**Problem to work on:**
This exercise calls for retyping every line below exactly, with the images omitted.

**Records:**
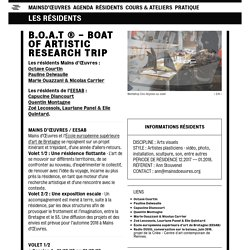 B.O.A.T ® - Boat Of Artistic Research Trip - Mains d'Œuvres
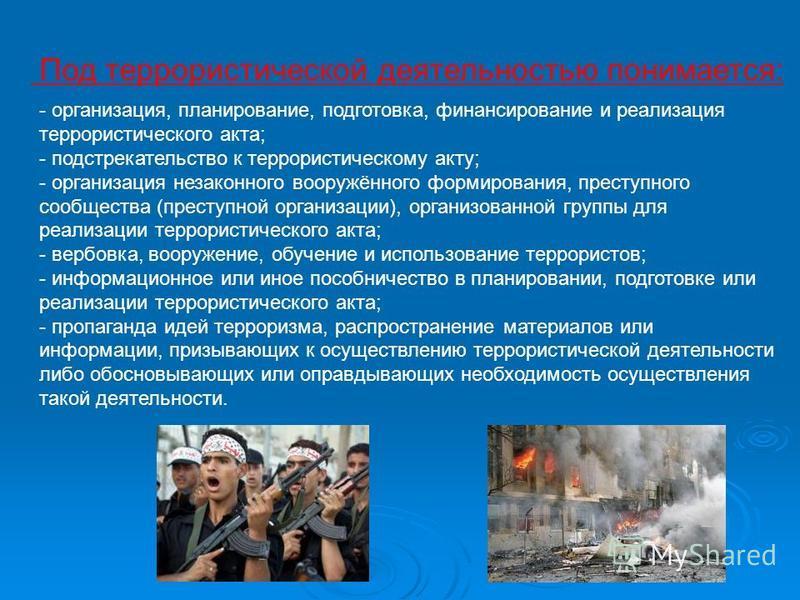 Под террористической деятельностью понимается: - организация, планирование, подготовка, финансирование и реализация террористического акта; - подстрекательство к террористическому акту; - организация незаконного вооружённого формирования, преступного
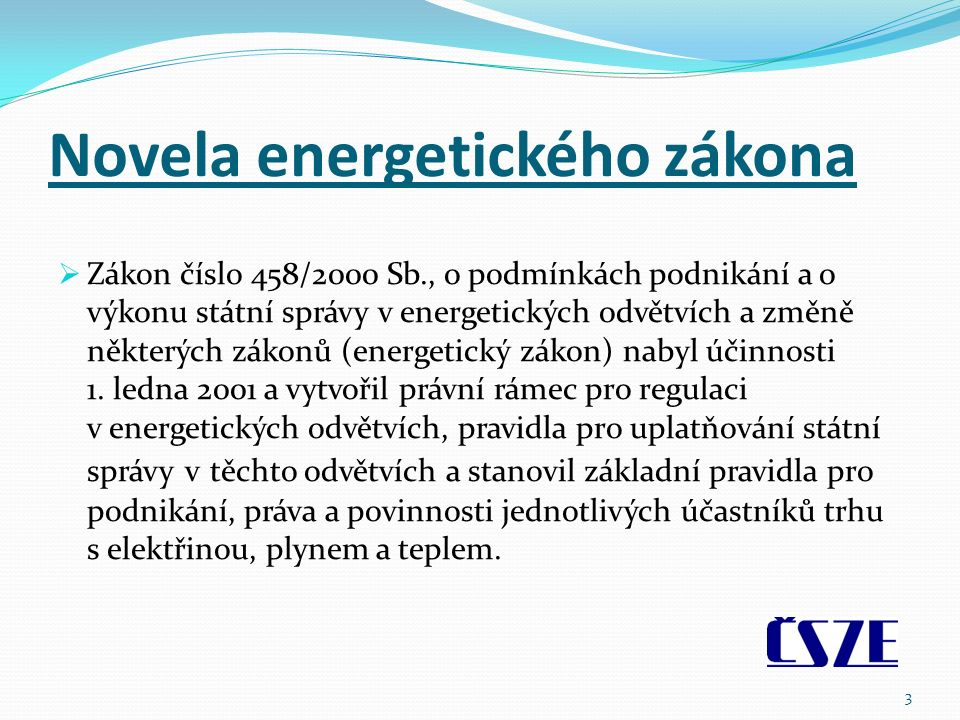 Novela energetického zákona  Zákon číslo 458/2000 Sb., o podmínkách podnikání a o výkonu státní správy v energetických odvětvích a změně některých zákonů (energetický zákon) nabyl účinnosti 1.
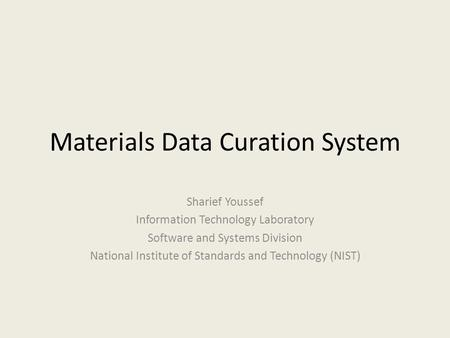 Materials Data Curation System Sharief Youssef Information Technology Laboratory Software and Systems Division National Institute of Standards and Technology.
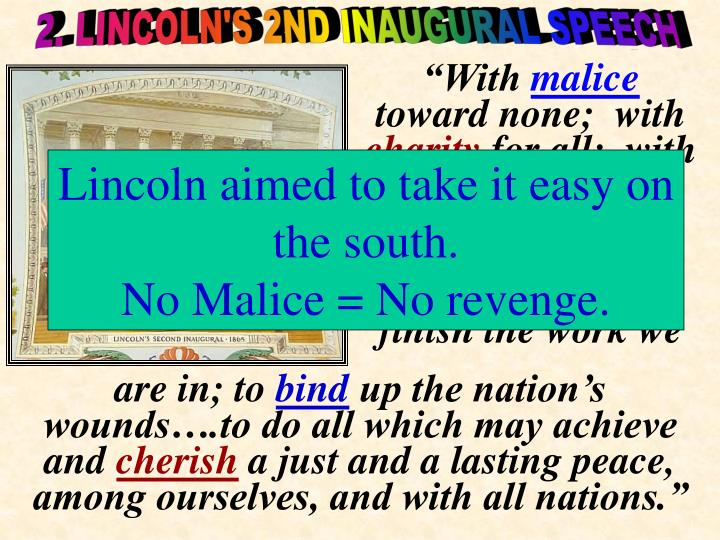 2. LINCOLN'S 2ND INAUGURAL SPEECH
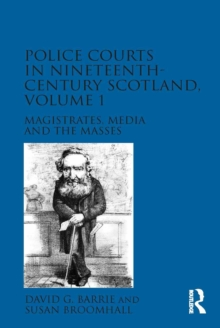 Police Courts in Nineteenth-Century Scotland, Volume 1 : Magistrates, Media and the Masses, EPUB eBook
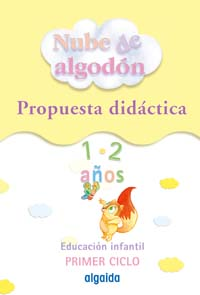 NUBE DE ALGODÓN, 1-2 EDUCACIÓN INFANTIL, 0-2 AÑOS. PROPUESTA DIDÁCTIA. MATERIAL PARA EL PROFESO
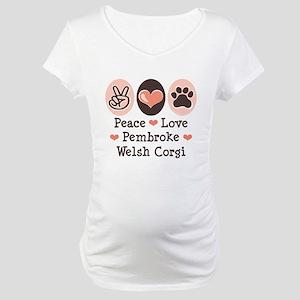 Peace Love Pembroke Corgi Maternity T-Shirt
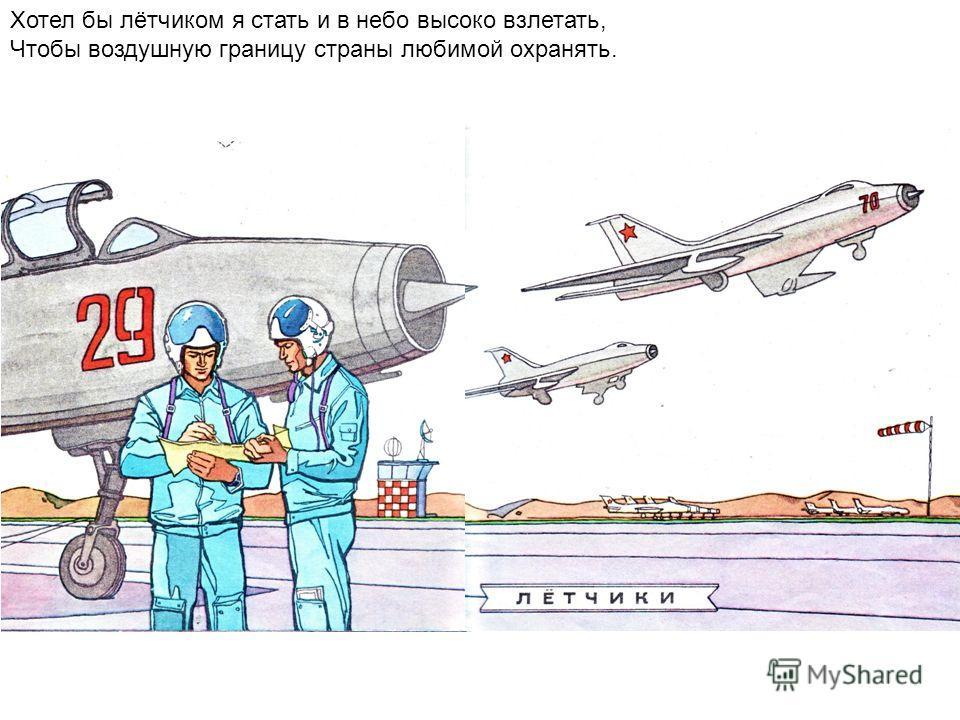 Хотел бы лётчиком я стать и в небо высоко взлетать, Чтобы воздушную границу страны любимой охранять.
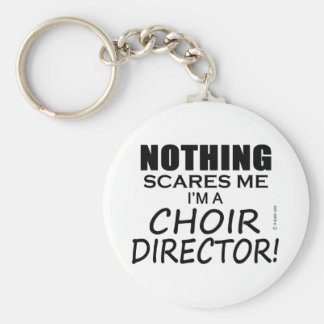 Nothing Scares Me Choir Director Keychain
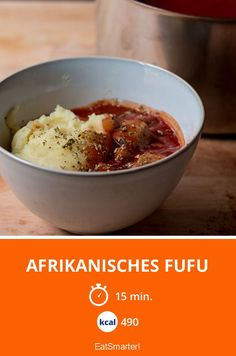 Afrikanisches Fufu - smarter - Kalorien: 490 Kcal - Zeit: 15 Min. | eatsmarter.de
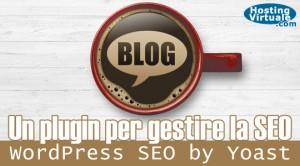 Un plugin per gestire la SEO: WordPress SEO by Yoast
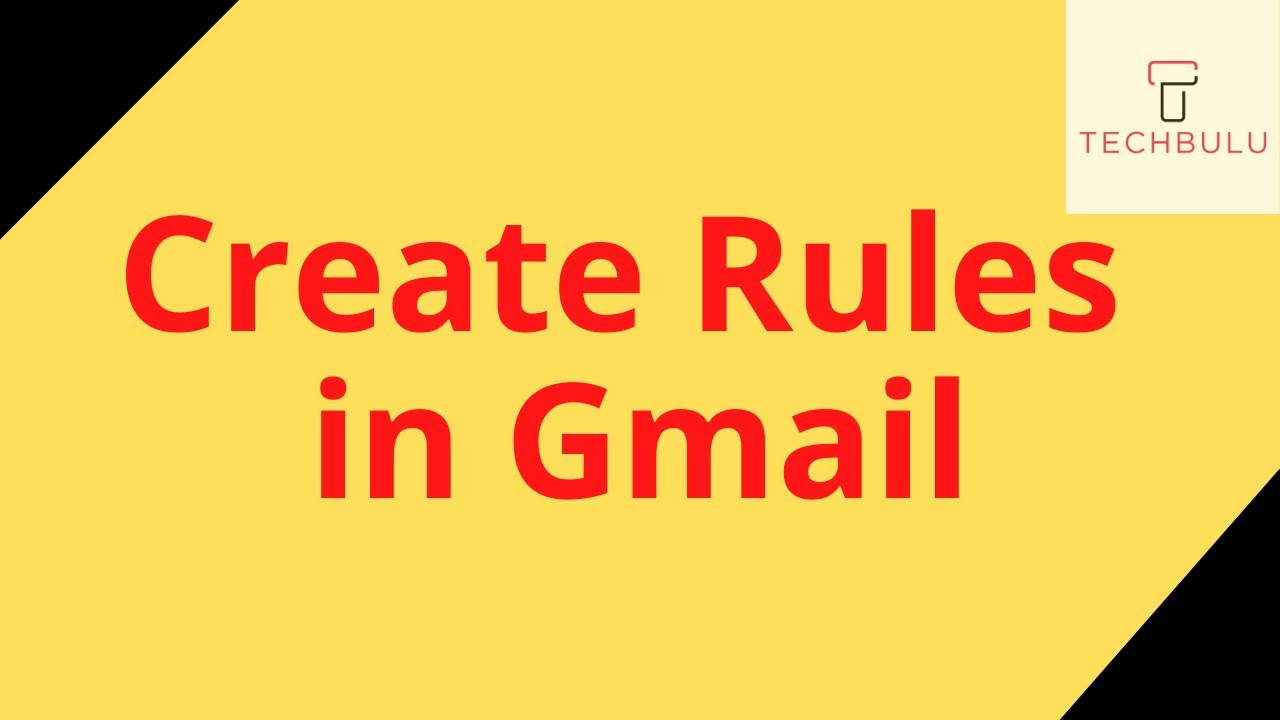 Create Rules in Gmail - Gmail Filters and labels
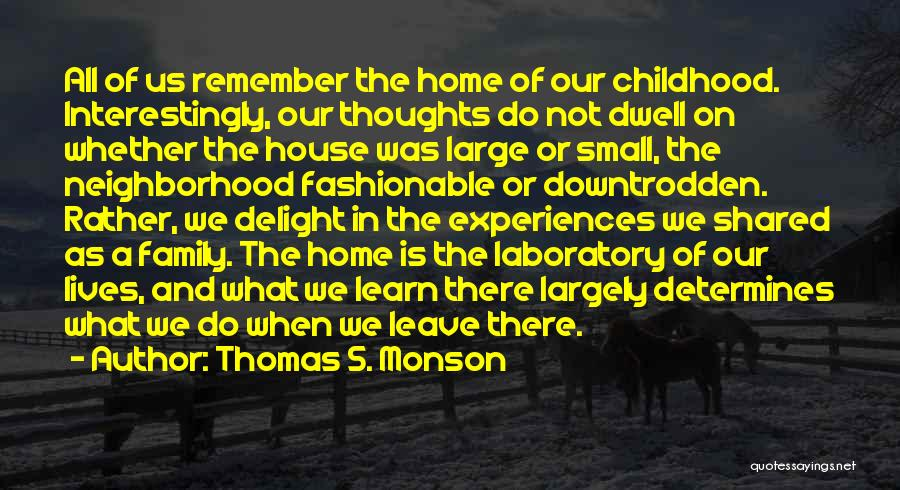 A Childhood Home Quotes By Thomas S. Monson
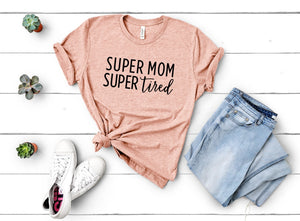 Super Mom, Super Tired Tee - Peach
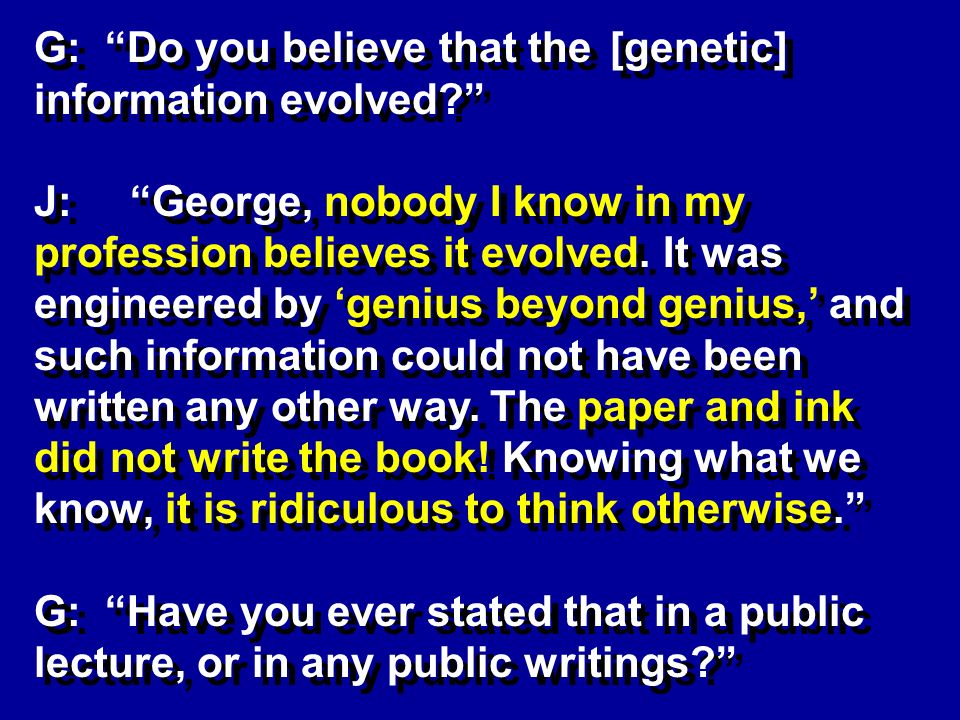 G: Do you believe that the [genetic] information evolved.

**Answer box:**
 B.O.A.T ® - Boat Of Artistic Research Trip - Mains d'Œuvres
 Под террористической деятельностью понимается: - организация, планирование, подготовка, финансирование и реализация террористического акта; - подстрекательство к террористическому акту; - организация незаконного вооружённого формирования, преступного
 Novela energetického zákona  Zákon číslo 458/2000 Sb., o podmínkách podnikání a o výkonu státní správy v energetických odvětvích a změně některých zákonů (energetický zákon) nabyl účinnosti 1.
 Materials Data Curation System Sharief Youssef Information Technology Laboratory Software and Systems Division National Institute of Standards and Technology.
 2. LINCOLN'S 2ND INAUGURAL SPEECH
 Police Courts in Nineteenth-Century Scotland, Volume 1 : Magistrates, Media and the Masses, EPUB eBook
 NUBE DE ALGODÓN, 1-2 EDUCACIÓN INFANTIL, 0-2 AÑOS. PROPUESTA DIDÁCTIA. MATERIAL PARA EL PROFESO
 Peace Love Pembroke Corgi Maternity T-Shirt
 Хотел бы лётчиком я стать и в небо высоко взлетать, Чтобы воздушную границу страны любимой охранять.
 Nothing Scares Me Choir Director Keychain
 Afrikanisches Fufu - smarter - Kalorien: 490 Kcal - Zeit: 15 Min. | eatsmarter.de
 Un plugin per gestire la SEO: WordPress SEO by Yoast
 Create Rules in Gmail - Gmail Filters and labels
 A Childhood Home Quotes By Thomas S. Monson
 Super Mom, Super Tired Tee - Peach
 G: Do you believe that the [genetic] information evolved.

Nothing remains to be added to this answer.